• **Material shown**:
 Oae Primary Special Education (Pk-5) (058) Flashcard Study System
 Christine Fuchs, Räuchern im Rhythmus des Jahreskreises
* * *
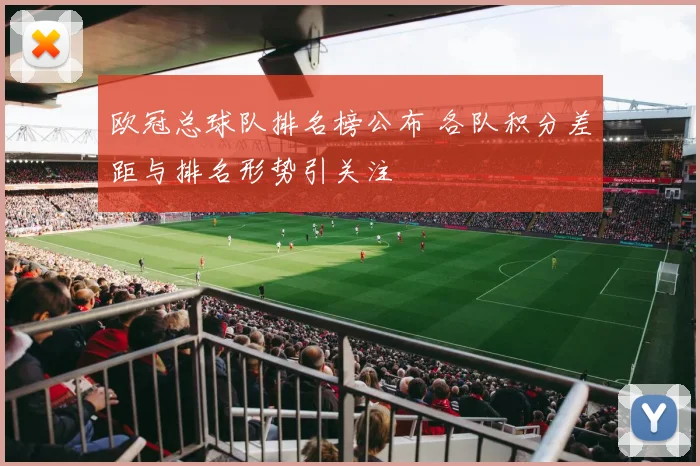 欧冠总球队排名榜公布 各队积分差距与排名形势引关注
---
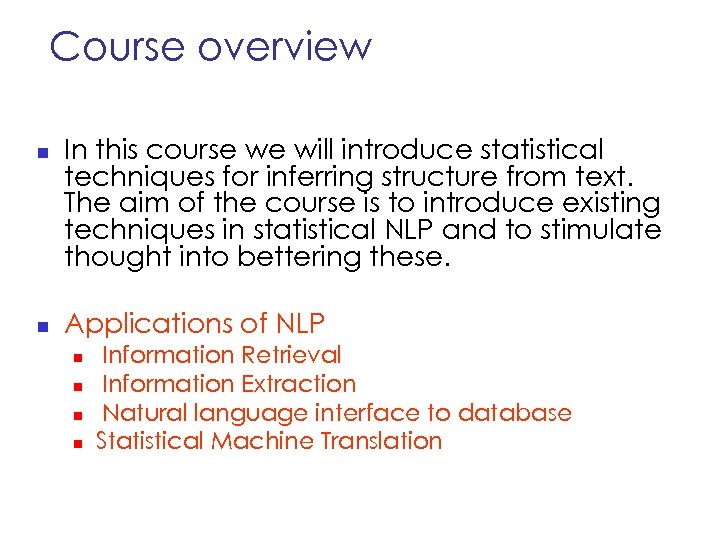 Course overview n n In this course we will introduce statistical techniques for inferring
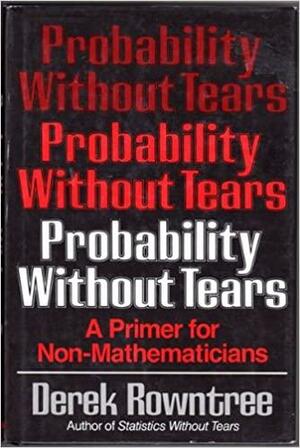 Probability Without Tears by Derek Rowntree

• **Activity**:
From the records above, extract exactly and only the lines that begin at the line with "Oae Primary Special" and stop after the line with "Christine Fuchs, Räuchern".

• **The completed task**:
 Oae Primary Special Education (Pk-5) (058) Flashcard Study System
 Christine Fuchs, Räuchern im Rhythmus des Jahreskreises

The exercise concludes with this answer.